If storage commands hang, the datastore may be inaccessible.

Test responsiveness:

ls -lah /vmfs/volumes/

Then:

cd /vmfs/volumes/datastore1/TestVM
ls

If these commands freeze:

  • investigate storage connectivity
  • check iSCSI/NFS/vSAN health
  • verify APD/PDL conditions

Advanced Fix — Manually Clean Inventory

If inventory corruption exists, edit the inventory file.

Backup Inventory

cp /etc/vmware/hostd/vmInventory.xml /tmp/vmInventory.xml.bak

Edit File

vi /etc/vmware/hostd/vmInventory.xml

Remove the stale VM block carefully.

Restart services:

services.sh restart

Then re-register the VM.


Useful Troubleshooting Commands

List VMs

vim-cmd vmsvc/getallvms

Find VMX Files

find /vmfs/volumes/ -name "*.vmx"

View Running VM Processes

esxcli vm process list

Restart Management Services

services.sh restart

Monitor Host Logs

tail -f /var/log/hostd.log

Final Thoughts

Orphaned VMs and stale inventory objects are common in large VMware environments using HA, DRS, shared storage, and vCenter clustering.

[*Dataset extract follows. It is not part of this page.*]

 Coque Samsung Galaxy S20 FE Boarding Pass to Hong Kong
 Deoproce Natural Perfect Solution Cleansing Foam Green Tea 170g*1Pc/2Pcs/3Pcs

In most cases, the issue can be resolved by:

  1. Unregistering stale inventory entries
  2. Restarting management agents
  3. Killing stuck VM processes
  4. Re-registering the VMX file

Direct ESXi troubleshooting is often much more effective than relying solely on vCenter when inventory corruption occurs.

If inventory tasks continue hanging after all steps, a host reboot during a maintenance window is often the fastest final resolution.